This is a series of posts that I wrote back in 2006 on living with less stuff. Check them out: liv011Living #2liv031liv04

Coal Creek Farm on Facebook

The Chicken Doctor

April

The Architect

Clay

Remember when I was a track coach?

Did I ever tell you about all the kids I fell in love with during that season?  Little pieces of my heart were stolen by teenagers.

This girl was my leader.  She was sick with mono all season, dog tired, suffered with shin splints and I never once heard her complain.  When I would ask her how she was feeling she would look at me with that smile and say, “Oh…I’m okay.”  She ran the 400m and 800m, 1600m and then any combination of the 100m, 200m and 400m relay.  Sometimes she had races that were back to back.  I gave her permission to drop a race if she didn’t feel that she could do it.  She never dropped a race.  She was one of my highest point receivers and won medals at almost all of our meets.  The kids follow her quiet leadership.  She would lead the kids on mile runs, core exercises and encourage the youngest kids on our team.  I don’t think there is one kid or coach that can say a negative word about this girl.  And she’s a stellar student.  Can you tell I love her?  She’s a Senior this year and I will miss her dearly when she graduates.

------------------------------------

■ **Directives**
• 1. Transcribe the stretch of the track coach post from "This is a series" through "a track coach?".
• 2. Answer these questions about the track coach post:
(a) What illness did the girl described as the leader have all season?
(b) Which three individual race distances did she run?
(c) What year is she in school this year?
• 3. Write the next part of the track coach post, starting after its final sentence.
The rows have nothing to do with the track coach post.

------------------------------------

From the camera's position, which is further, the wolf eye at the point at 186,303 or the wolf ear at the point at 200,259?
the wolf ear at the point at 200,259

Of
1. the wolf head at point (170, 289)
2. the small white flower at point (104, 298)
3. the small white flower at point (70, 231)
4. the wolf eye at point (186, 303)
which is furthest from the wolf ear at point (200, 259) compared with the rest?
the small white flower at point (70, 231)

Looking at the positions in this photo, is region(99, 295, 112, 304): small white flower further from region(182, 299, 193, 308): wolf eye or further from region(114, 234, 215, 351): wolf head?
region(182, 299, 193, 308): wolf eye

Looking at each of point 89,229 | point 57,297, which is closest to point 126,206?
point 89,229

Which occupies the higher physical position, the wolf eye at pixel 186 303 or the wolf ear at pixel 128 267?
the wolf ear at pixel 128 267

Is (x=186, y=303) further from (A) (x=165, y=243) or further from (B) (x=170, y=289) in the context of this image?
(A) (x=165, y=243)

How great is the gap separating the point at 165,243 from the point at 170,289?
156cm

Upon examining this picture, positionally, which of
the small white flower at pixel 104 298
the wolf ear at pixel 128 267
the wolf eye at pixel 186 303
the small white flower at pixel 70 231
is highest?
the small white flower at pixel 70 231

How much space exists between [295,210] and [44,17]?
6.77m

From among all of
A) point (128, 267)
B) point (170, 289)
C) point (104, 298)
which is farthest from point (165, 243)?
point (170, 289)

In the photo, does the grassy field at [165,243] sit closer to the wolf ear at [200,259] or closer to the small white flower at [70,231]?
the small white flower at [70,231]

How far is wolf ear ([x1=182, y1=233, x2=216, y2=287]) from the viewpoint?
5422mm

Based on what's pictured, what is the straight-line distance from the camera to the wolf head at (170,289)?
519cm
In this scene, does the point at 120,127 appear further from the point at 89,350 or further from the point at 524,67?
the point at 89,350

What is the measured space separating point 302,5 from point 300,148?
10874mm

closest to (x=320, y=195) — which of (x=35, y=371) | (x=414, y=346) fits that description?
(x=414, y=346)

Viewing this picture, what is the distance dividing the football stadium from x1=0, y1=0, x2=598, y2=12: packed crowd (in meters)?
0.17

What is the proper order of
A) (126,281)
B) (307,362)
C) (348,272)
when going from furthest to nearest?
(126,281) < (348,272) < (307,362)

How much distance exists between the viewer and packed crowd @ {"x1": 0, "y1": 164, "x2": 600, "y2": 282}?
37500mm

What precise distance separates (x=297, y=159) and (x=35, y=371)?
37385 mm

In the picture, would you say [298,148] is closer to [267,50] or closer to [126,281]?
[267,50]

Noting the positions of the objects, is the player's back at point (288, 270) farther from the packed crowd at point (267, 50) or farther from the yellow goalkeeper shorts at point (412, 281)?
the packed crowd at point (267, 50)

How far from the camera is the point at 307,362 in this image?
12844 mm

------------------------------------

■ **Set of answers**
• 1.
This is a series of posts that I wrote back in 2006 on living with less stuff. Check them out: liv011Living #2liv031liv04

Coal Creek Farm on Facebook

The Chicken Doctor

April

The Architect

Clay

Remember when I was a track coach?

• 2.
(a) Mono.
(b) The 400m, 800m and 1600m.
(c) She is a Senior.

• 3.
This guy has a heart the size of Texas, except he’s from Korea.   I’ve never met a kid that is so dedicated to his faith, school work and sports.  One day, as we were holding planks and stretches, I had the kids sing little songs.  This kid sang his country’s national anthem and it was beautiful, the whole team hushed to listen to him.   I coached him in high jump and even though he never got to the height that he wanted to, his effort was amazing.  He’s the only kid that came up to me after a very frustrating practice and said, “Coach, I’m praying for you”.  He’s also the only kid that brought me to tears when I was handing out year-end rewards, because he’s just so precious to me.  He’s a great example for the rest of the kids and the kids love him.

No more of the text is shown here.